━━ TEXTE PROPOSÉ ━━
Enfin, cette approche, qui suppose l’usage de solutions open source maitrisées, n’est pas incompatible, bien au contraire, avec des interactions fortes avec les solutions innovantes des startups de la EdTech. Ainsi, s’il parait nécessaire pour un opérateur public comme FUN de maitriser la technologie qui est au cœur de son activité (par ex. son LMS), il est également indispensable d’être ouvert aux innovations qui enrichissent l’expérience d’apprentissage. Cela est possible grâce à l’utilisation du protocole LTI (Learning Tools Interoperabilty) pour interopérer facilement une solution externe et un LMS, en automatisant et contrôlant le transfert d’informations avec les solutions des EdTech. 

Il s’agit donc d’une logique qui doit allier le développement de communs numériques, associés à des services commerciaux, rapprochant ainsi par exemple acteurs publics et entreprises de la EdTech. Cela peut s’illustrer notamment par des services : 

– bâtis sur et grâce à des communs numériques : standard xAPI, librairie pour faire un provider LTI, librairie de form builder;

– utilisant des outils et solutions auxquels FUN a contribué : une EdTech qui fait un catalogue avec Richie, une autre qui utilise Ralph pour traduire les évènements xAPI de son LMS, etc.
━━━
━━ EXTRAIT DE DONNÉES ━━
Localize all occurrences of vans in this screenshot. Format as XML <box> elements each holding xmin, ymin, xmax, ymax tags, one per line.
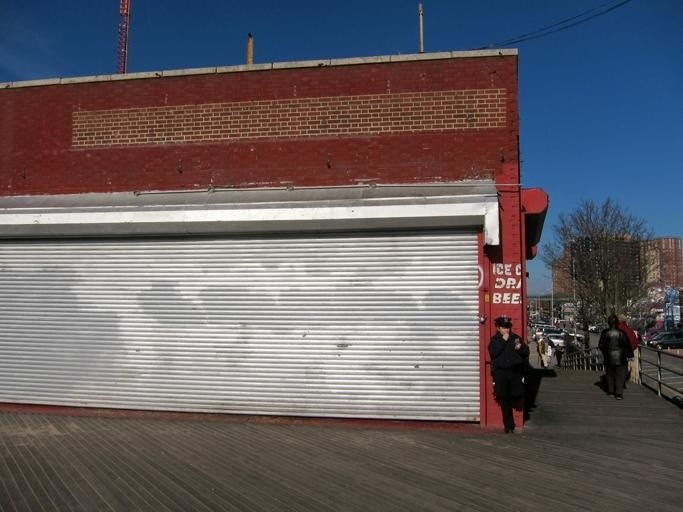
<box><xmin>650</xmin><ymin>332</ymin><xmax>683</xmax><ymax>349</ymax></box>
━━━
• [TRAVAIL DEMANDÉ]:
• a. D'après le texte proposé, quel protocole permet de relier facilement une solution externe à un LMS ?
• b. Prolongez le texte sur FUN et les communs numériques à la suite de sa dernière phrase.

• [EXERCICES CORRIGÉS]:
• a. Le protocole LTI.

• b.
– offerts par des EdTech via LTI à des universités dont les cours sont hébergés sur FUN. 

Gouvernance stratégique et gouvernance technique éclairée

Ces deux approches (culture du développement et mutualisation des moyens) devraient être impulsées par une articulation entre une gouvernance stratégique qui porte la vision et les objectifs, et une gouvernance technique éclairée, qui s’appuie sur une expertise opérationnelle de « makers« .

Une telle articulation se retrouve à une échelle interministérielle (DINUM, DITP,…), et le modèle pourrait être décliné à la fois au niveau ministériel (DGESIP-DGRI), sectoriel (MEN-MESRI), avec une politique ambitieuse et assumée, dans le cadre des feuilles de route sur la Politique des données, algorithmes et codes sources.

Concrètement, nous recommandons qu’à l’instar des projets open source à succès, la mise en œuvre des projets décidés par la gouvernance stratégique se fasse sur un mode collaboratif plutôt que pyramidal, en respectant le fait que ceux qui contribuent décident, avec l’implication des acteurs de terrain via des ateliers de design thinking par exemple.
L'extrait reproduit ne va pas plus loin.